El camarero sirvió los hojaldres y el café. Pari se centró en observar las manos de éste mientras disponía las tazas y platos sobre la mesa. Notó sus propias manos sudorosas. Sólo había tenido cuatro amantes en su vida, una cifra modesta, lo sabía, y más si se comparaba con maman a su edad, o incluso con Collette. Era demasiado observadora, demasiado sensible, demasiado complaciente y adaptable, y en general mucho más estable y menos exigente que cualquiera de las dos. Pero éstas no eran las cualidades que volvían locos a los hombres. Y no había querido a ninguno de sus cuatro amantes, por más que a uno le mintiera diciéndole lo contrario. Sin embargo, en secreto, por debajo de todas y cada una de esas relaciones, había mantenido vivo el recuerdo de Julien y su hermoso rostro que parecía poseer luz propia.

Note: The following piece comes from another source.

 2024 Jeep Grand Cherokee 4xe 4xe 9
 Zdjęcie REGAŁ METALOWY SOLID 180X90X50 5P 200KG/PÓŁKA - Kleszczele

Mientras comían, él le habló de su trabajo. Comentó que había dejado de dar clases tiempo atrás. Durante unos años, había trabajado en sostenibilidad de la deuda para el FMI. Según dijo, lo mejor de la experiencia había sido la oportunidad de viajar.

—¿Adónde?

—A Jordania, a Iraq... Luego me tomé un par de años sabáticos para escribir un libro sobre las economías sumergidas.

—¿Te lo han publicado?

—Eso dicen. —Sonrió—. Ahora trabajo para una empresa privada de consultoría, aquí en París.

—Yo también quiero viajar —dijo Pari—. Collette no para de decir que deberíamos ir a Afganistán.

—Sospecho por qué lo dice.

—Pues he estado dándole vueltas. A lo de volver allí, quiero decir. Lo del hachís me da igual, pero sí que me gustaría recorrer el país, conocer el lugar donde nací. Tal vez buscar la casa donde viví con mis padres.

—No sabía que tuvieras esa inquietud.

—Me pica la curiosidad. Al fin y al cabo, apenas me acuerdo de nada.

—Me suena que una vez me hablaste de un cocinero que teníais allí.

Pari se sintió secretamente halagada. Que Julien recordara algo que ella le había comentado tanto tiempo atrás indicaba que había pensado en ella durante los años transcurridos desde entonces. Pari debió de ocupar sus pensamientos más de una vez.

—Sí. Se llamaba Nabi. También era el chófer. Conducía el coche de mi padre, un gran automóvil americano azul con el techo de color canela. Recuerdo que tenía una cabeza de águila sobre el capó.

Más tarde, Julien le preguntó por los estudios y ella le contó que había decidido centrarse en las variables complejas. Él la escuchó con una atención que maman jamás le había dedicado; a ella todo aquello parecía resultarle soporífero y no comprendía la pasión de Pari por los números. Era incapaz de fingir siquiera un atisbo de interés. Hacía bromas desenfadadas con las que parecía reírse de su propia ignorancia: «Oh, la la —decía, sonriendo—, ¡mi cabeza, mi cabeza! ¡Da vueltas como una peonza! Te propongo un trato, Pari: yo iré por un té y tú mientras tanto vuelves a la tierra, d’accord?» Se reía y Pari le seguía la corriente, pero percibía cierto tono incisivo, una especie de reproche latente en las palabras de su madre, la sugerencia de que aquella erudición se le antojaba esotérica y su empeño en cultivarla una frivolidad. ¡Una frivolidad! Desde luego tenía su gracia viniendo de una poetisa, aunque Pari jamás se lo habría echado en cara.